## Goal A
In the bourbon discussion thread, by how much had the price of Old Granddad Bottled in Bond gone up on the shelf?
## Goal B
Continue the bourbon discussion thread from its final line.

## Extract to read
|---|

Cheap AND Good.
October 26, 2015 7:29 PM   Subscribe

 
GAH.

I hate everyone finding out the secrets of bourbon. With the recent boom and everyone wanting bourbon, there are a few things that are still a secret on the shelf as far as price to quality, and articles like this are exposing the business.

I remember going into the liquor store a few months ago and that Old Granddad Bottled in Bond had risen $5 on the shelf. There are still 3 go-to bottles, all under 20 per fifth, that I'll never tell a soul about because I'm being greedy and want them for myself. One is under 10, one just over 10, and one right at 20. The one over 10 is a Bottled-In-Bond, and the one at 20 is actually over 100 proof. And they're some of my favorite bottles.

Now, can't everyone move off to vodka, or gin, or something else? Anything to let my bourbon get back to regular prices?!
posted by deezil at 7:38 PM on October 26, 2015 [10 favorites]


Yeah, I debated whether even to post this. I am a HUGE fan of Henry McKenna BIB, which I picked up on a lark one day. It was on sale for $20, and I stocked up. My stock is gone, and truthfully, alcohol isn't kind to my system for some reason, so I'm afraid I won't be trying the other ones.
posted by Stewriffic at 7:45 PM on October 26, 2015 [2 favorites]


Even my precious Old Crow has gone up like five bucks at the state store. What's a cheap drunk to do? Blends? Canadian? Aghhhhhhh
posted by Drinky Die at 7:45 PM on October 26, 2015


I came in to say exactly the same thing deezil. First they ruined Old Overholt, now Old Grandad? Baaaaaah
posted by Potomac Avenue at 7:46 PM on October 26, 2015


Let's all pick a shitty vodka and drink it for a year. Then everyone will move on to Popov or whatever and whiskey will go back to being affordable. Yea/no?

|---|

## Information provided
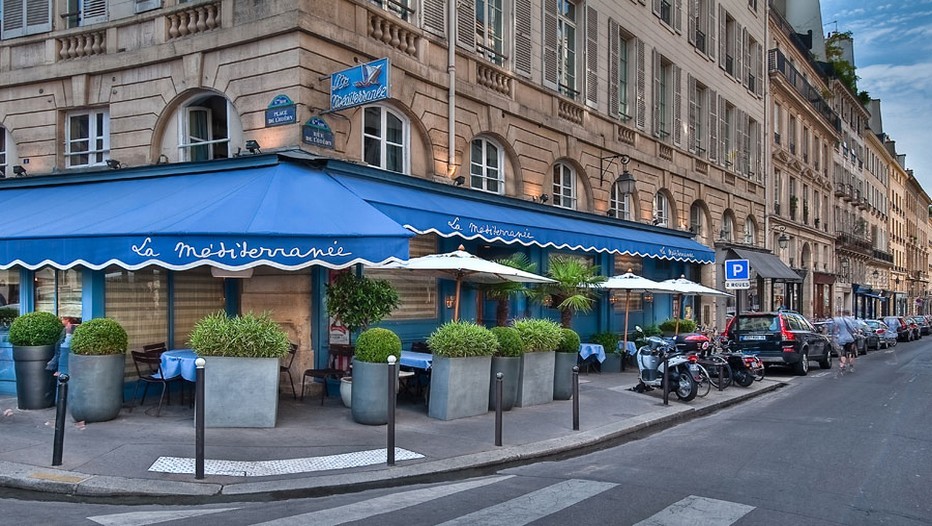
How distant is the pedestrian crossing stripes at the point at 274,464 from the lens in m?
6.92

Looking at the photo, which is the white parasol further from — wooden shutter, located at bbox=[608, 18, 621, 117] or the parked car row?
wooden shutter, located at bbox=[608, 18, 621, 117]

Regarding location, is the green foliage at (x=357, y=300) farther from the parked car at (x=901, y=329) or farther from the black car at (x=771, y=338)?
the parked car at (x=901, y=329)

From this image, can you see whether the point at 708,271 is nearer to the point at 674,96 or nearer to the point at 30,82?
the point at 674,96

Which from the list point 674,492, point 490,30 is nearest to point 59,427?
point 674,492

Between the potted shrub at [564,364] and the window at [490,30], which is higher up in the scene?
the window at [490,30]

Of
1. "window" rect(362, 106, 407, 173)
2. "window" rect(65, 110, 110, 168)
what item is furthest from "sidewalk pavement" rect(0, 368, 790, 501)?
"window" rect(65, 110, 110, 168)

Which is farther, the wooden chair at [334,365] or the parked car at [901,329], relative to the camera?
the parked car at [901,329]

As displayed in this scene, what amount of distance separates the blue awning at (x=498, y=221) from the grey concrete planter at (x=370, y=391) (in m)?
2.71

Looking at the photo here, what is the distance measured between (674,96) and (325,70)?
15.9 metres

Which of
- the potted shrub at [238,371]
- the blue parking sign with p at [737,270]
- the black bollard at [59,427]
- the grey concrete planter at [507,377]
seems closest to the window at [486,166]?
the grey concrete planter at [507,377]

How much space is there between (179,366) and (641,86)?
55.9ft

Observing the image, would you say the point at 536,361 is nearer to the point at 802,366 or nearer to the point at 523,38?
the point at 523,38

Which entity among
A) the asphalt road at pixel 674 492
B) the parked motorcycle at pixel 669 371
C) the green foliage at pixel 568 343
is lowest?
the asphalt road at pixel 674 492

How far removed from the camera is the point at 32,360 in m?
9.64
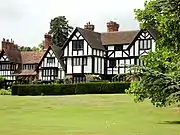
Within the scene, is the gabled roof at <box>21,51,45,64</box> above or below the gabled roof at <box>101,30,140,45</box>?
below

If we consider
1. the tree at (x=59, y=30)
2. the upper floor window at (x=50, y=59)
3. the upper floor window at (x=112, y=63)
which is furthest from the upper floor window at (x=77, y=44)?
the tree at (x=59, y=30)

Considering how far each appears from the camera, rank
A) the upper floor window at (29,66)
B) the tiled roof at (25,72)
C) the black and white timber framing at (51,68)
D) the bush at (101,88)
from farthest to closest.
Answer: the upper floor window at (29,66)
the tiled roof at (25,72)
the black and white timber framing at (51,68)
the bush at (101,88)

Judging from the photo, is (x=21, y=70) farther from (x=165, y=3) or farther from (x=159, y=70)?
(x=165, y=3)

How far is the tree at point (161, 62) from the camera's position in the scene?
64.2ft

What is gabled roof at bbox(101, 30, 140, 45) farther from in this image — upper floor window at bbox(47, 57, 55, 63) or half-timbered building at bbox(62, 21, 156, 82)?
upper floor window at bbox(47, 57, 55, 63)

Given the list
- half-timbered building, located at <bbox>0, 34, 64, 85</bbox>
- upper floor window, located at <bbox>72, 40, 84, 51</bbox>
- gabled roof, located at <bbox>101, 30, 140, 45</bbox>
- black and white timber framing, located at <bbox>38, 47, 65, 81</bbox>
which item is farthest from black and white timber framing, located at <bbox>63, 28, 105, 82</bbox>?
half-timbered building, located at <bbox>0, 34, 64, 85</bbox>

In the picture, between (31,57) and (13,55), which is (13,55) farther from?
(31,57)

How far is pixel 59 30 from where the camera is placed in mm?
102500

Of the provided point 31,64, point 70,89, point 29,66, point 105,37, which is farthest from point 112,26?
point 70,89

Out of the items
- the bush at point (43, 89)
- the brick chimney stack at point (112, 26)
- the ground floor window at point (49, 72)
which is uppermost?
the brick chimney stack at point (112, 26)

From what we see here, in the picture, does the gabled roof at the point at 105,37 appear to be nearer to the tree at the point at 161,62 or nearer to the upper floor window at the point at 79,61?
the upper floor window at the point at 79,61

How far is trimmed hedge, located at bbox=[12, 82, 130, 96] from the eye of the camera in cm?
5616

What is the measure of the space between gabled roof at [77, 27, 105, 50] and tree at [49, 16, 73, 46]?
25621mm

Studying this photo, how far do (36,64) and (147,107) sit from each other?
56335 mm
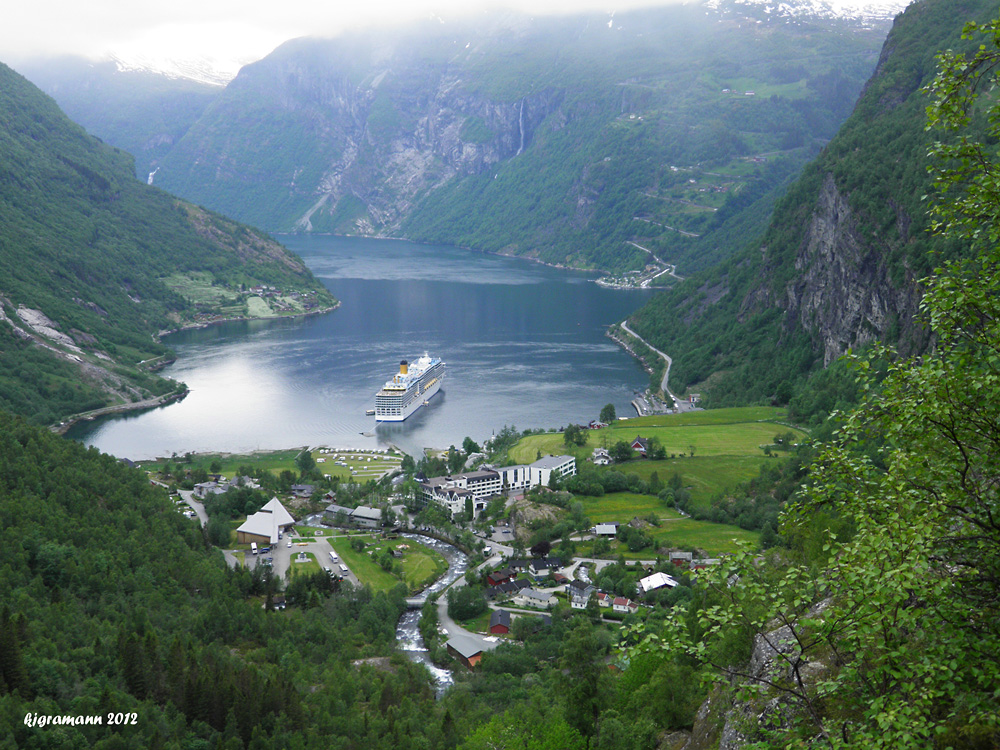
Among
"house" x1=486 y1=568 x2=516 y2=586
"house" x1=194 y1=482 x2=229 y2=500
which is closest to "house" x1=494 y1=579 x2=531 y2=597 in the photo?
"house" x1=486 y1=568 x2=516 y2=586

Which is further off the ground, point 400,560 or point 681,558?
point 681,558

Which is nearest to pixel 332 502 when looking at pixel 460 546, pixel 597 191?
pixel 460 546

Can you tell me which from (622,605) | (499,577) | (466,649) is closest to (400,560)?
(499,577)

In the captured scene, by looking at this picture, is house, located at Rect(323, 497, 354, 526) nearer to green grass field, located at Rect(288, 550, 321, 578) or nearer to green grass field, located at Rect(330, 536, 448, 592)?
green grass field, located at Rect(330, 536, 448, 592)

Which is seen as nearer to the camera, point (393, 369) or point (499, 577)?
point (499, 577)

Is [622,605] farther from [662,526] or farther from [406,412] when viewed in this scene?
[406,412]

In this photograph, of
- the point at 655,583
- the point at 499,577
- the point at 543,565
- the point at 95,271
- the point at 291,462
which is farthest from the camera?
the point at 95,271

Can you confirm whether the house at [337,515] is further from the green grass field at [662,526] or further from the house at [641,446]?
the house at [641,446]
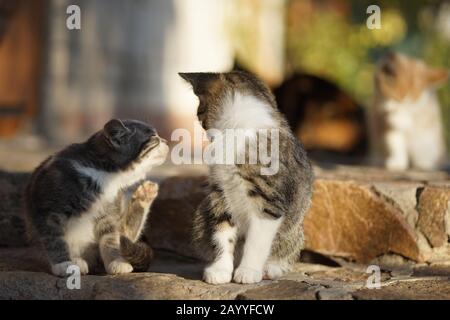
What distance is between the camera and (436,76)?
594 cm

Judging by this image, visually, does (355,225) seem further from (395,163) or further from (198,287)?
(395,163)

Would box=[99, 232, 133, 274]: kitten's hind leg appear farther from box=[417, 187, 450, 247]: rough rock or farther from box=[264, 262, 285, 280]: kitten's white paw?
box=[417, 187, 450, 247]: rough rock

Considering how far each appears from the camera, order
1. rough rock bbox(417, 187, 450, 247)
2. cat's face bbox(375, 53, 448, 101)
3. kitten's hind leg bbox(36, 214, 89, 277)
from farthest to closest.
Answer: cat's face bbox(375, 53, 448, 101)
rough rock bbox(417, 187, 450, 247)
kitten's hind leg bbox(36, 214, 89, 277)

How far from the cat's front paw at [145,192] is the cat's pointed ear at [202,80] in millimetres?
575

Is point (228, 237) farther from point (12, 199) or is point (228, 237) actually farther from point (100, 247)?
point (12, 199)

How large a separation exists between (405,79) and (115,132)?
10.1 ft

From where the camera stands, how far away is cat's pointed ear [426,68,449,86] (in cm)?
592

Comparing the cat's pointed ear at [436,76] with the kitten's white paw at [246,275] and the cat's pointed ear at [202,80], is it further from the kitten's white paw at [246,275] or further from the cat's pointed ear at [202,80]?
the kitten's white paw at [246,275]

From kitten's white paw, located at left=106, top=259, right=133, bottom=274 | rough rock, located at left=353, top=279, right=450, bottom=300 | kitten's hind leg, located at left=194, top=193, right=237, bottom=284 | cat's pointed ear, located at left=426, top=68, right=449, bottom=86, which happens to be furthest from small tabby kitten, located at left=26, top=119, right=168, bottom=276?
cat's pointed ear, located at left=426, top=68, right=449, bottom=86

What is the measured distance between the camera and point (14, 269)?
3.65 meters

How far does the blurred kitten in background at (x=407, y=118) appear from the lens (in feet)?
18.8

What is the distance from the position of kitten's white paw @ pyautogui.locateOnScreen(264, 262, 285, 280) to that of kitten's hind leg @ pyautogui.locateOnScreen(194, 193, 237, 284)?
0.20 m

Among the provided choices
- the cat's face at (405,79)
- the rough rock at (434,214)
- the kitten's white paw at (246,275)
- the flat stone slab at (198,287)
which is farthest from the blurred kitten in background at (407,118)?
the kitten's white paw at (246,275)

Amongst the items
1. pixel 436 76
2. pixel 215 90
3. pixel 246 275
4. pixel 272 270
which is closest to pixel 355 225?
pixel 272 270
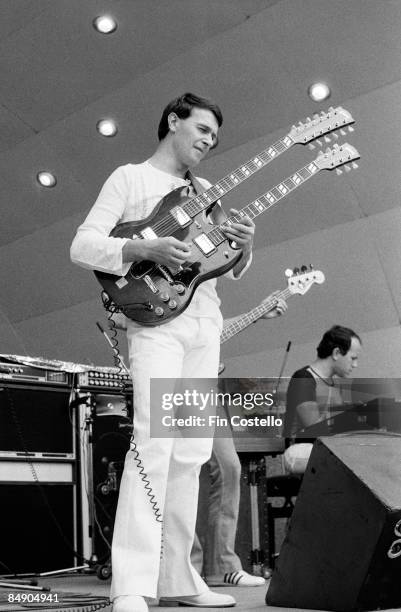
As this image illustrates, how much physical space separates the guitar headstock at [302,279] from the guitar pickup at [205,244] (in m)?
2.68

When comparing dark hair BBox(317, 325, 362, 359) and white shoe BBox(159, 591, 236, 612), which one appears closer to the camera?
white shoe BBox(159, 591, 236, 612)

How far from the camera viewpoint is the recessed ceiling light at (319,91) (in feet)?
17.0

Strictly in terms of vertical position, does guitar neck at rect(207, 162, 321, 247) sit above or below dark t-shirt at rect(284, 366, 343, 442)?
above

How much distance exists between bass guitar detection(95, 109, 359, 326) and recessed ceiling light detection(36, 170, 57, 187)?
4417 mm

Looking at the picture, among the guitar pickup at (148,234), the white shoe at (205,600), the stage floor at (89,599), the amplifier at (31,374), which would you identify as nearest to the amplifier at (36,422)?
the amplifier at (31,374)

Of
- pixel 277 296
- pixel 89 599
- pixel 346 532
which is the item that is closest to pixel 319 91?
pixel 277 296

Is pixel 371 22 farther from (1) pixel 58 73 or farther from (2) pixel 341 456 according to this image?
(2) pixel 341 456

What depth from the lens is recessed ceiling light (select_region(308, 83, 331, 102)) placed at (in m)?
5.17

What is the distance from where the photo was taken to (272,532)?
13.7ft

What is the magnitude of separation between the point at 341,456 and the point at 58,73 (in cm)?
444

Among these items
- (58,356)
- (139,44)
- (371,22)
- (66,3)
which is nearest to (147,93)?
(139,44)

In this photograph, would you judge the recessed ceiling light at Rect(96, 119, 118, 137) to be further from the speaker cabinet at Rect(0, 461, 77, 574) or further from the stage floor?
the stage floor

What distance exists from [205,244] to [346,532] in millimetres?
840

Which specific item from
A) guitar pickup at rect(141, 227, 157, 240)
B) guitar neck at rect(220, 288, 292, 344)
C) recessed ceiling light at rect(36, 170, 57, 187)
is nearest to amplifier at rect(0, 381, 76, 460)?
guitar neck at rect(220, 288, 292, 344)
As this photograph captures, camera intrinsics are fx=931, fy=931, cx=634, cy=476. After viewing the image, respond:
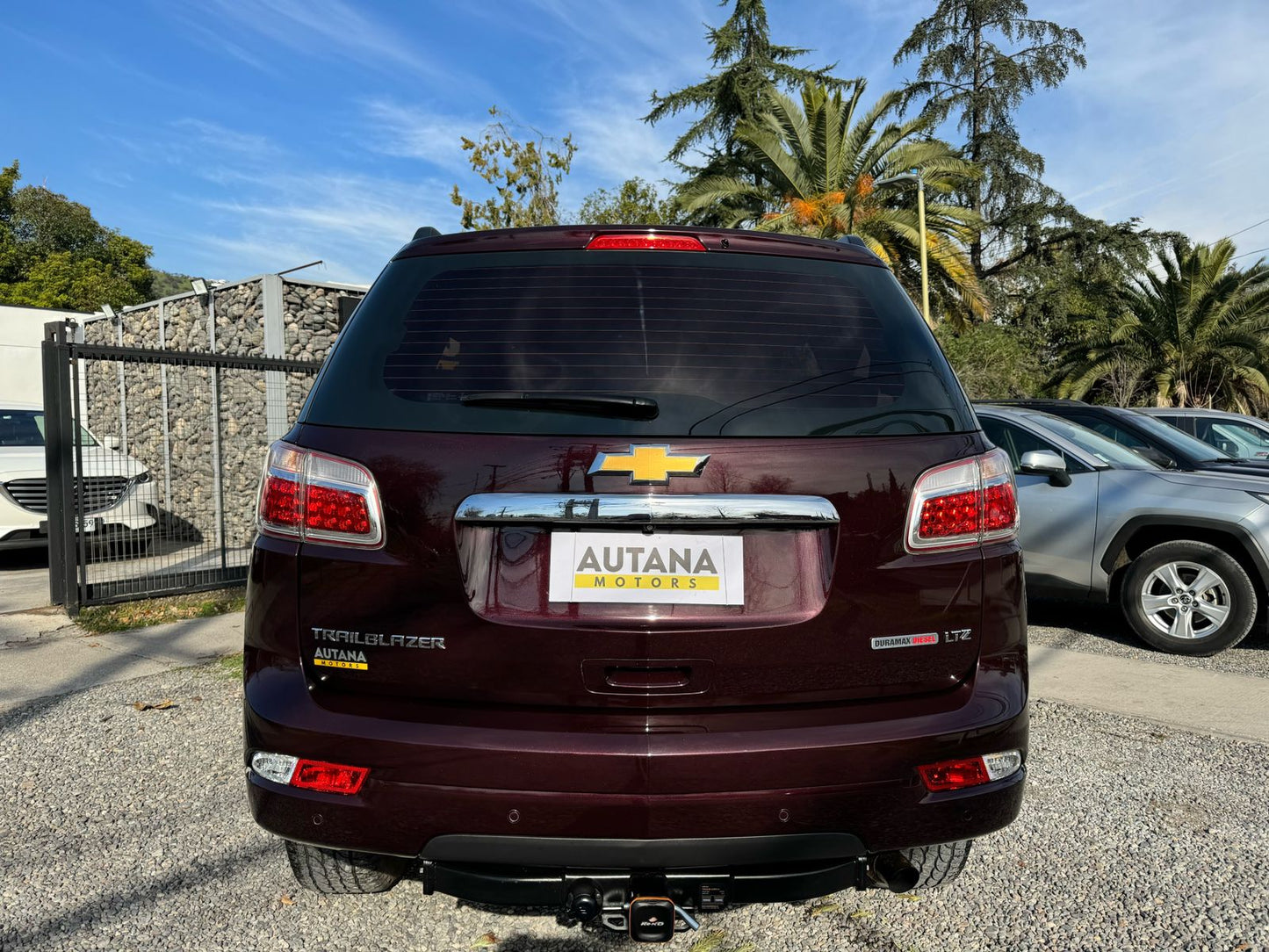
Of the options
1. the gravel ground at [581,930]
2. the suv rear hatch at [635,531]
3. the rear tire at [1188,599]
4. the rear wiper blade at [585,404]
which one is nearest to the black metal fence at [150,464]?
the gravel ground at [581,930]

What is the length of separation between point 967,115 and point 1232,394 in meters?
16.1

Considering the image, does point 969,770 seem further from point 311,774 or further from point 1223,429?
point 1223,429

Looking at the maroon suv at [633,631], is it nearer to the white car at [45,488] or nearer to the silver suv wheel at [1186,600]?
the silver suv wheel at [1186,600]

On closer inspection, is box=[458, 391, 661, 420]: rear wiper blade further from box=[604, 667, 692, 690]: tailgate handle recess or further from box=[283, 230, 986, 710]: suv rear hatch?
box=[604, 667, 692, 690]: tailgate handle recess

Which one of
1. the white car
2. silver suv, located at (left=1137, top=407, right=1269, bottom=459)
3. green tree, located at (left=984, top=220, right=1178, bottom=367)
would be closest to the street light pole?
silver suv, located at (left=1137, top=407, right=1269, bottom=459)

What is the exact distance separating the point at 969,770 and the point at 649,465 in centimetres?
94

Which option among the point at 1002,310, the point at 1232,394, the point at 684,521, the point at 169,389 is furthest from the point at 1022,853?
the point at 1002,310

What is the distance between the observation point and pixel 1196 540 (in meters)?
5.88

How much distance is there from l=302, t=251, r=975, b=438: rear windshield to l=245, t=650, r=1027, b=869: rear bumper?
619 millimetres

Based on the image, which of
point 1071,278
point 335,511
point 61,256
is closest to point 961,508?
point 335,511

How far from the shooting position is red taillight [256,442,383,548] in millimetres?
1962

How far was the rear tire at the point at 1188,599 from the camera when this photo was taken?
5719mm

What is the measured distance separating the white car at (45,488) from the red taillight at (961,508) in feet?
21.1

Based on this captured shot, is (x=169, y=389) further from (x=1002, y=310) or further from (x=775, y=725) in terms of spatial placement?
(x=1002, y=310)
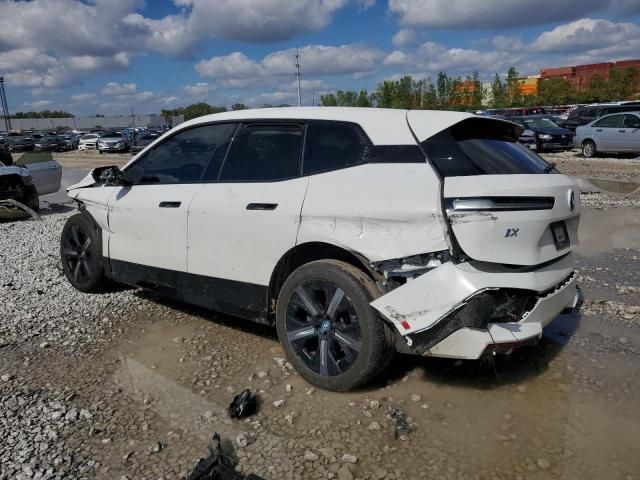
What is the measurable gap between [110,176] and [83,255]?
3.25 feet

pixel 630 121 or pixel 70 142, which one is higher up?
pixel 70 142

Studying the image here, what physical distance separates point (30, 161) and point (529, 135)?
1880cm

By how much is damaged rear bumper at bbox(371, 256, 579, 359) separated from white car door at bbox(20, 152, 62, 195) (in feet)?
34.1

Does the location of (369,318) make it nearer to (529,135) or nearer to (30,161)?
(30,161)

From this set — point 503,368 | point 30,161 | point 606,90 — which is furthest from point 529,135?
point 606,90

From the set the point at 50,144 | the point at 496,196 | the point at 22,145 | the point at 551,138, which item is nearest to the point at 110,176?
the point at 496,196

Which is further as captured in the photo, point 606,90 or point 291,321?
point 606,90

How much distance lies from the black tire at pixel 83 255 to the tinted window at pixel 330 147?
102 inches

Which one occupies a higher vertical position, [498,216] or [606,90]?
[606,90]

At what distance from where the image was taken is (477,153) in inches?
134

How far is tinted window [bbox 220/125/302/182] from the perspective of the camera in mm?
3877

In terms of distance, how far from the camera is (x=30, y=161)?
A: 455 inches

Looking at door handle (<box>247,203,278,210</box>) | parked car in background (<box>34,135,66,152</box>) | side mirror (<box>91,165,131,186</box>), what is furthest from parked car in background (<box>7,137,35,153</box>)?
door handle (<box>247,203,278,210</box>)

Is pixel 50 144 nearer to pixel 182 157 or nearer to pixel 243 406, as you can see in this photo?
pixel 182 157
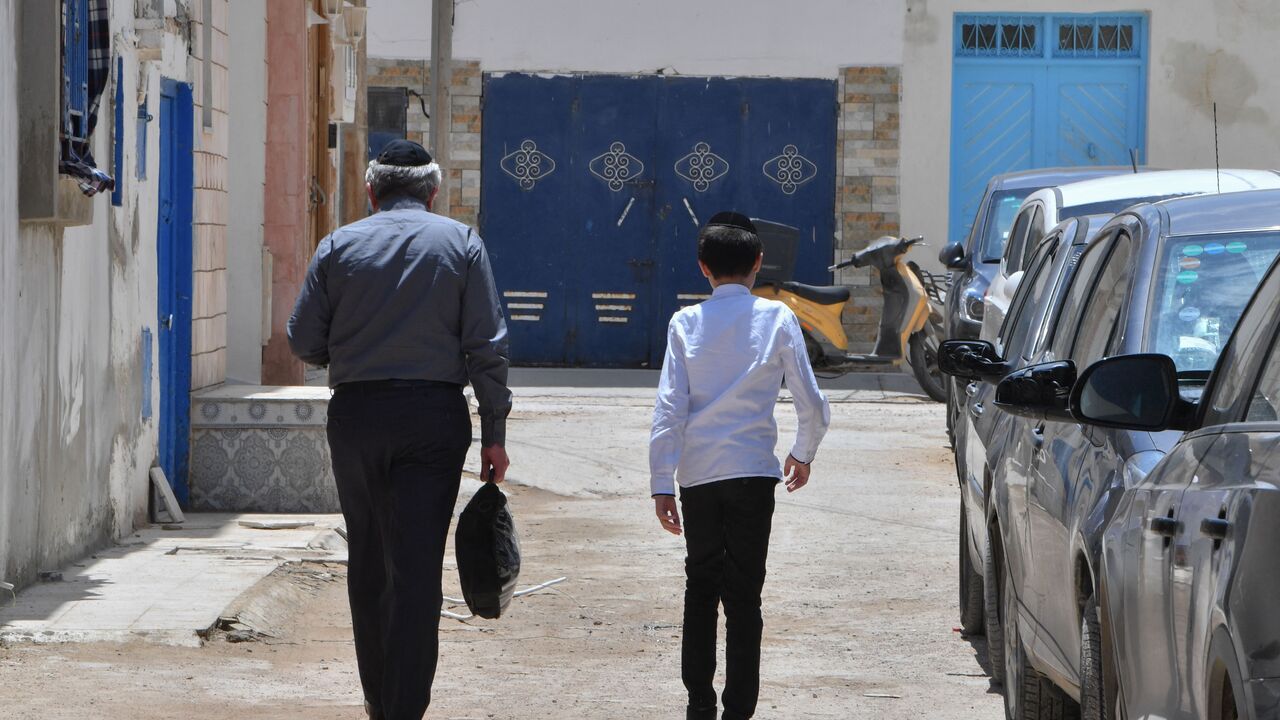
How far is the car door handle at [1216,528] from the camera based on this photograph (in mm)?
3025

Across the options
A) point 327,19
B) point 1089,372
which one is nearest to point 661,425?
point 1089,372

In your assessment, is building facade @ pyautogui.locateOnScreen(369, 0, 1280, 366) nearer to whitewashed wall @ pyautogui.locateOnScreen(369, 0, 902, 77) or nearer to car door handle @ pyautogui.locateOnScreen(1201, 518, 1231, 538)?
whitewashed wall @ pyautogui.locateOnScreen(369, 0, 902, 77)

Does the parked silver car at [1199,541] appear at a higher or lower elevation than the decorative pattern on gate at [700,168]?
lower

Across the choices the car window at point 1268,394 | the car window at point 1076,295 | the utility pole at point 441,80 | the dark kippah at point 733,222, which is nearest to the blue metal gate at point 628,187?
the utility pole at point 441,80

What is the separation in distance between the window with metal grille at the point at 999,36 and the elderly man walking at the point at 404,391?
52.1ft

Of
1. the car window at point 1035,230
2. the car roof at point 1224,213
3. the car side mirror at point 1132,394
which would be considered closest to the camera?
the car side mirror at point 1132,394

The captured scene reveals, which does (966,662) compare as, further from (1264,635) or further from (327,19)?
(327,19)

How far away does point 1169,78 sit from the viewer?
2077cm

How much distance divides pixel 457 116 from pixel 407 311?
15.4 meters

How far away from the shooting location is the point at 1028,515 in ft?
18.0

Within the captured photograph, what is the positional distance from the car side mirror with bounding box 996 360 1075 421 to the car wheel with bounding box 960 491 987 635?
114 inches

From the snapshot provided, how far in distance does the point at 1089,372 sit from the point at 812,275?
17.0m

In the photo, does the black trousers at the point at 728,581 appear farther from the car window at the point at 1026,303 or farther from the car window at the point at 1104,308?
the car window at the point at 1026,303

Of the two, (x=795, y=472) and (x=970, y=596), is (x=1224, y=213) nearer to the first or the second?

|---|

## Exercise answer A
$5

## Exercise answer B
posted by Potomac Avenue at 7:48 PM on October 26, 2015 [3 favorites]


I'll let on to my under 10 pick. Benchmark. It's basically very young Buffalo Trace. Great mixer. Don't trust it to hold up to a splash and a cube. Not built for that. But for a mixed drink / cocktail, that's the bang for your buck.
posted by deezil at 7:48 PM on October 26, 2015 [1 favorite]


Yeah, Rittenhouse prices have been creeping up, and bottles are a bit harder to come by lately.

*Flagged for wrecking my rye budget.
posted by notyou at 7:49 PM on October 26, 2015 [4 favorites]


Let's all pick a shitty vodka and drink it for a year. Then everyone will move on to Popov or whatever and whiskey will go back to being affordable. Yea/no?

I do know a pretty classy cocktail that works fine with cheap vodka...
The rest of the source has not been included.